*DOCUMENT PASSAGE*
_____

In WA, our curriculum body has restricted that flexibility somewhat – it is necessary to cover numerical data representation in year 7 before exploring binary representation in year 8.

Truth be told, the content works in any order and there are benefits to either – knowing that data is numbers prior to learning about binary numbers allows for context when it comes to hardware representation of numbers (switches, magnetic polarity etc) 4. Doing it in reverse gives a reason for the conversion of data into numbers.

All of this is to simply say that my efforts this time around began with the concept of “thinking” and the idea that computers think of everything as numbers – an attempt to prime students for the relevance of the exercises ahead.

We look at the idea of “abstract representation” – that symbols be a universally understood stand-in for physical objects or concepts (culminating in language itself, numbers etc), using an activity that I shamelessly stole from a PL with James and Bruce.

_____

*MATERIAL SUPPLIED*
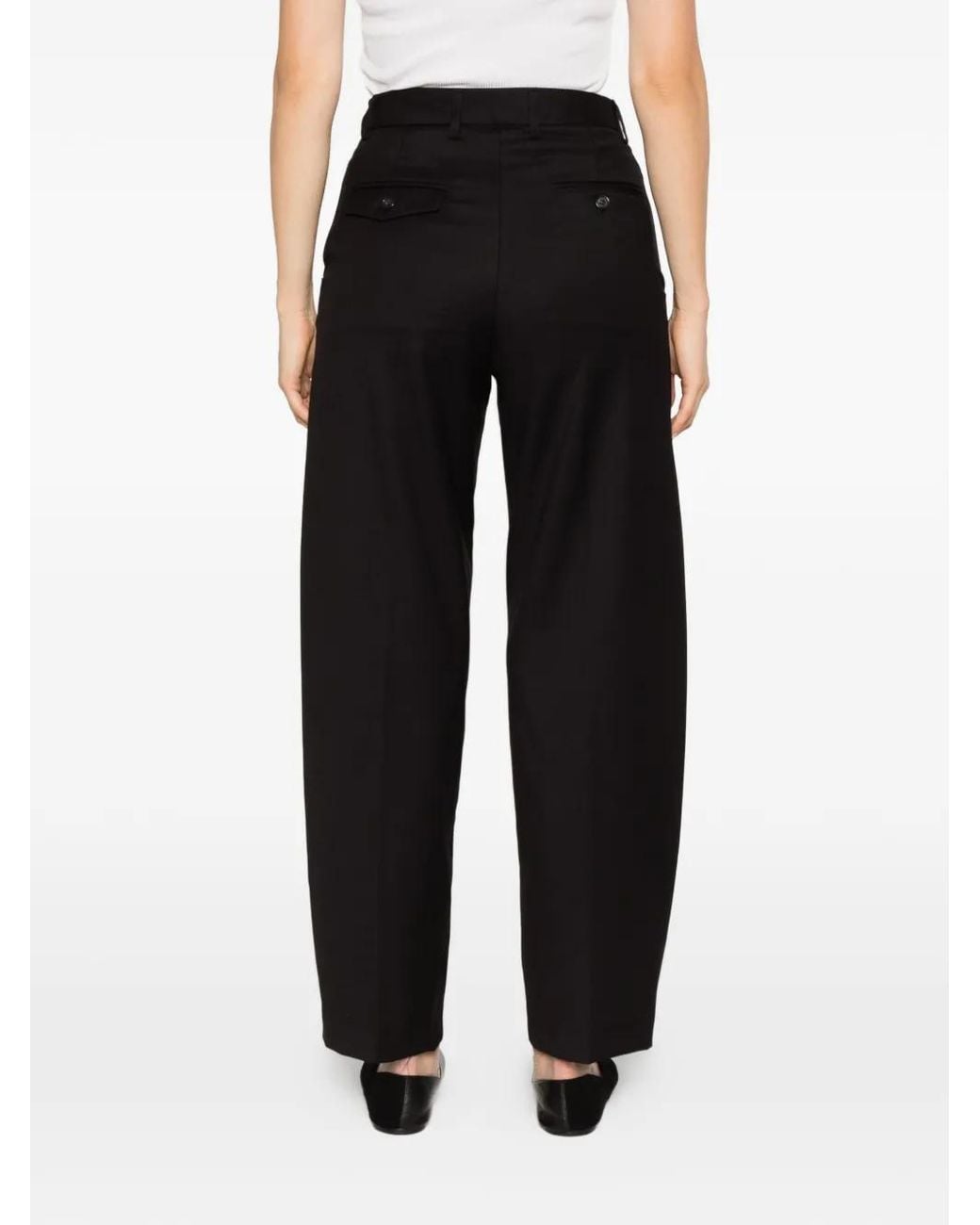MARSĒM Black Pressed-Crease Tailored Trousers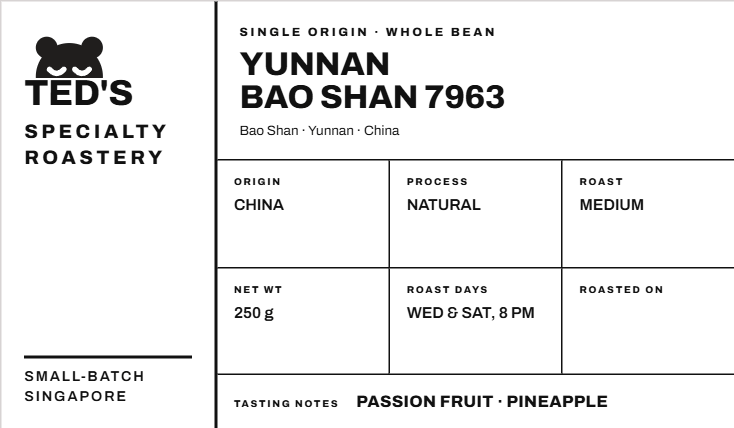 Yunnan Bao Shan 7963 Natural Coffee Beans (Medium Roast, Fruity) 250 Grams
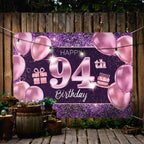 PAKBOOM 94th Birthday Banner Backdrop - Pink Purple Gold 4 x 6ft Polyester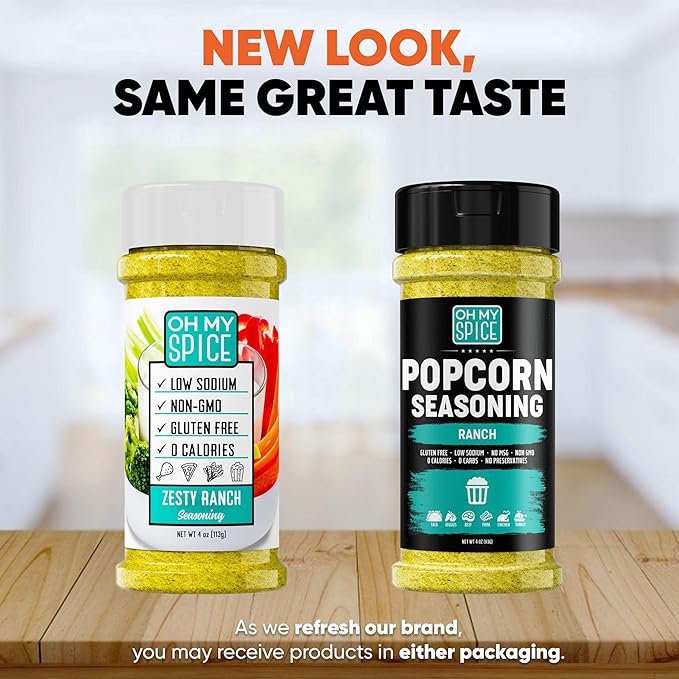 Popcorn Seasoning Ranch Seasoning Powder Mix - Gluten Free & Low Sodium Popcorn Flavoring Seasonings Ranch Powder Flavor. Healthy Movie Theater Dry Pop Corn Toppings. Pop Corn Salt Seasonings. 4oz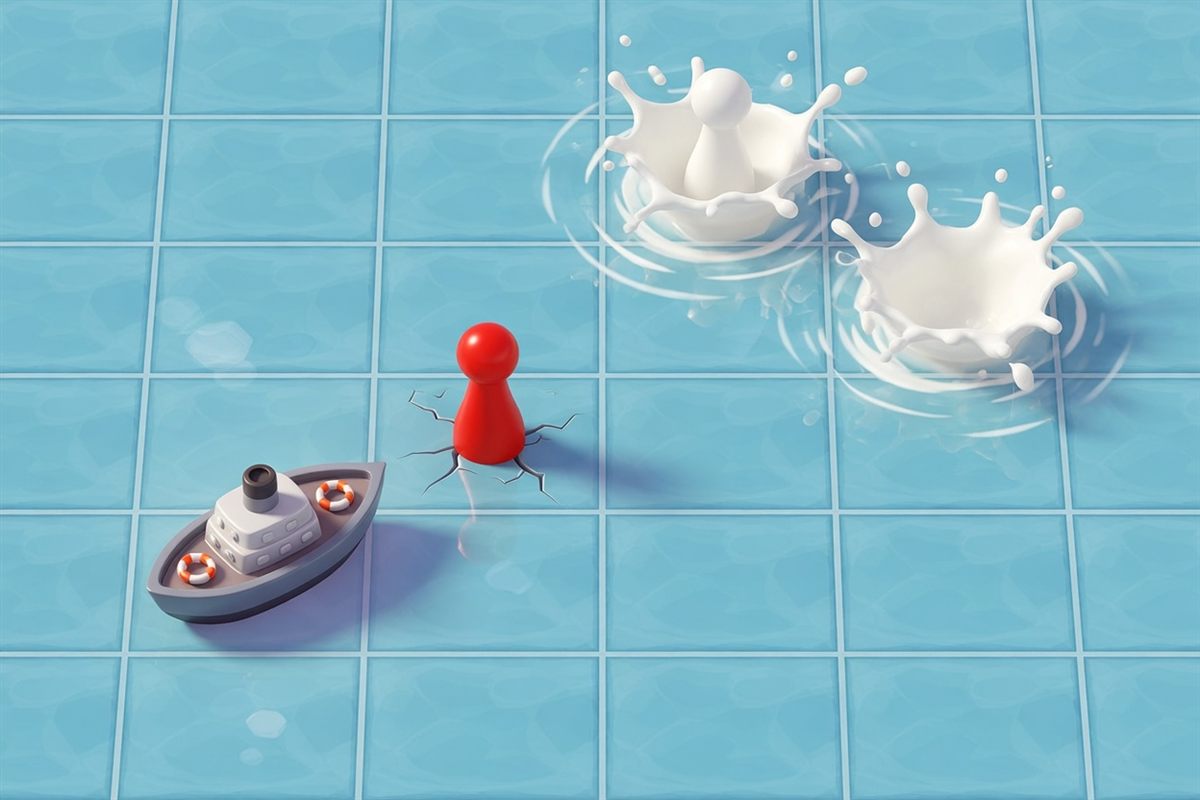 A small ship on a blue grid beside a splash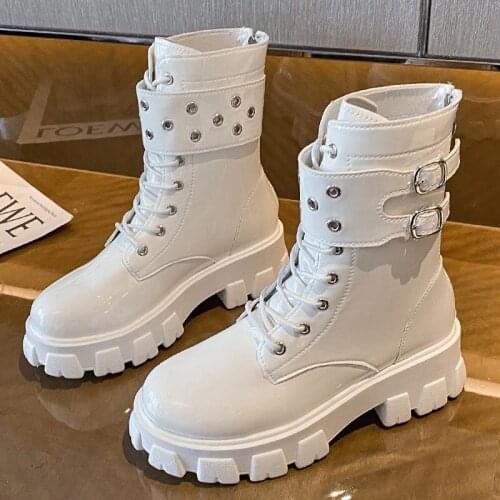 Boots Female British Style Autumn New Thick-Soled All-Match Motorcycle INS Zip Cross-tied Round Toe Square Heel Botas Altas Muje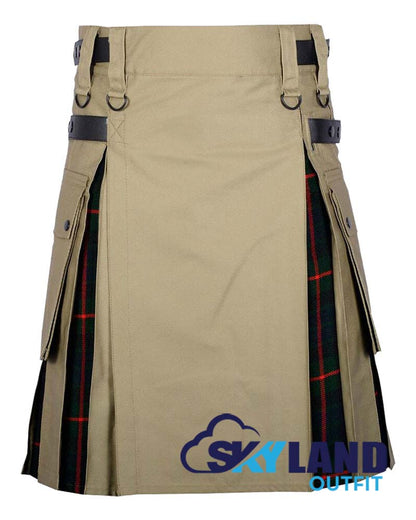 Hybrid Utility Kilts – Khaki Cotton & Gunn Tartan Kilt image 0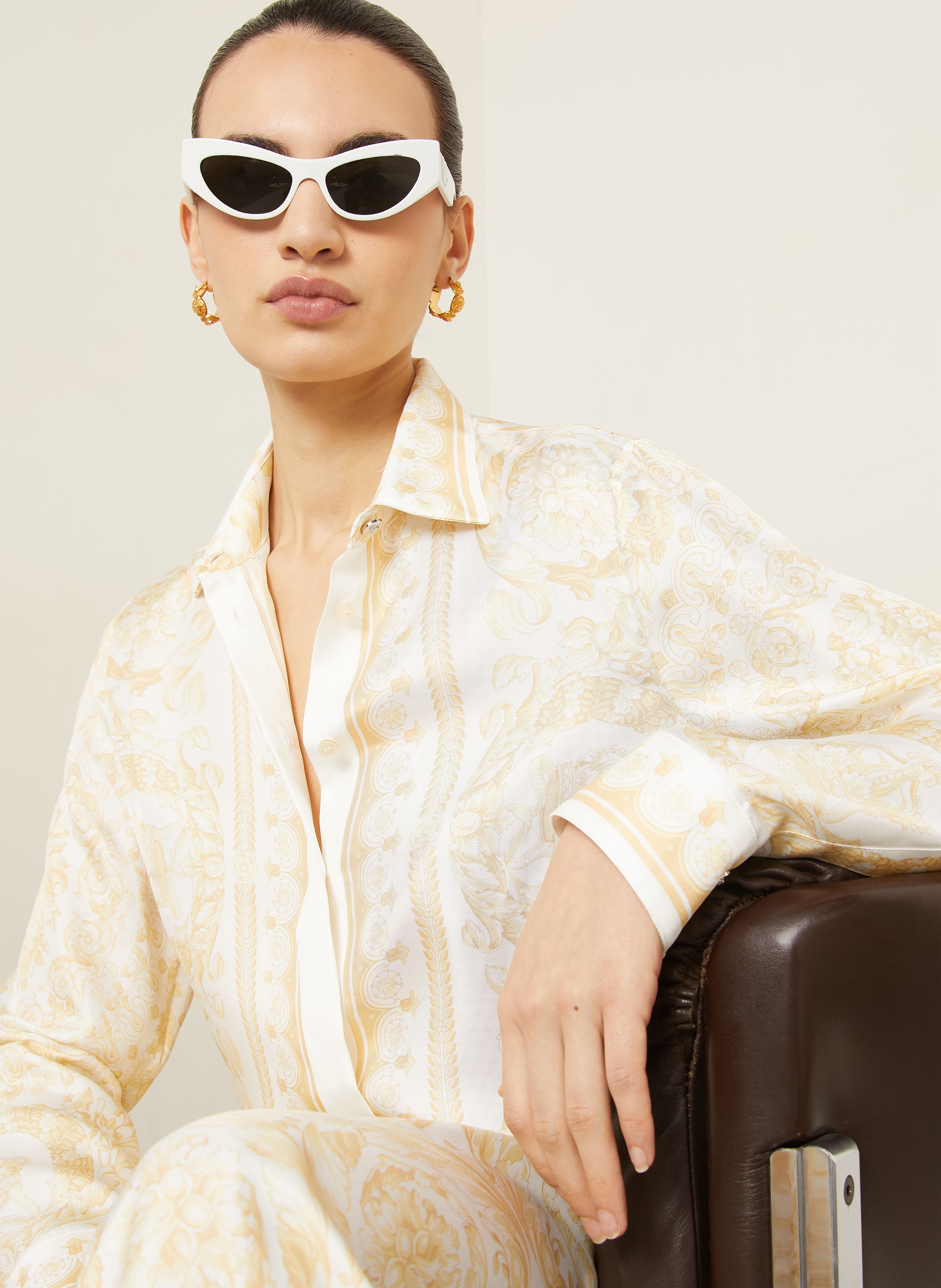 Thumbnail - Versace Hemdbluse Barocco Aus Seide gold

_____

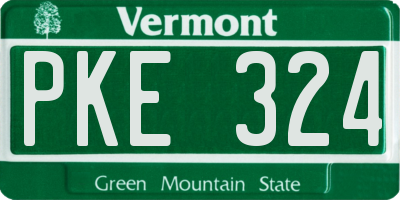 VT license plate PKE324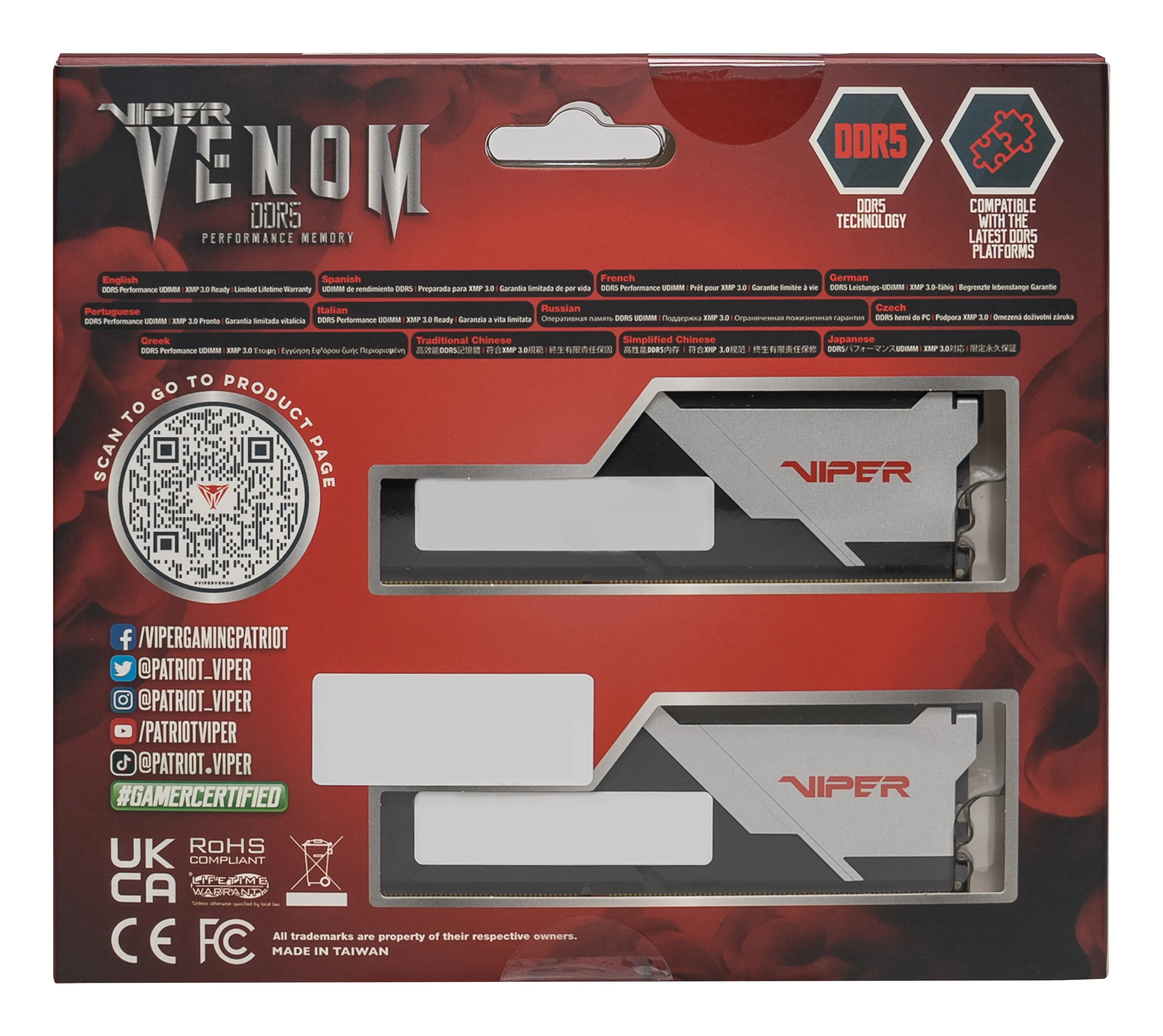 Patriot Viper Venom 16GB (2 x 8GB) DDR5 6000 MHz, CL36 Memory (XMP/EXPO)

_____

*PROBLEM TO WORK ON*
Continue the text about teaching data representation, picking up after its final sentence.

*RESULT FOR THIS TASK*
While this activity (slides 5-12) is not strictly necessary to teach the curriculum, there is value in making clear the fact that the way computers store abstract representations of our data is actually not such a weird concept, it’s something that we humans do too, and in a far less explicit manner.

The activity from slide 13 onwards is the real introduction to the process of converting a “natural” image 5 into pixels and ultimately numbers.

We begin by drawing a simple image of our choosing onto graph paper, ignoring where the grid lines are relative to our drawing6. There is an example of a simple picture on slide 15, but I like to draw directly onto the whiteboard with the grid projected to make the process clear.

Students are then to go around squares that encompass the outline of their image and decide, square by square if more than 50% of the square is their picture, or if it is the background. If more than 50% is covered by their picture, they must colour in entire square, if not, the square is left blank.

It is important for students to realise that pixels are an either/or thing (or, in fact, a binary thing) – they may not partially shade a square. If they are unconvinced, have them peer closely at the screens in front of them – there are no half measures with pixels 7.

Using the example above, you would end up with something like this:

Hand drawn pixelated dolphin

Natural image converted to “pixels”

Some students are resistant to this stage because:

  1. It destructively edits their artwork
  2. The resulting blocky thing looks a bit rubbish

That’s good – it makes for excellent discussion fodder. Tell them to push through it.

This brings us to the end of my first lesson on data representation.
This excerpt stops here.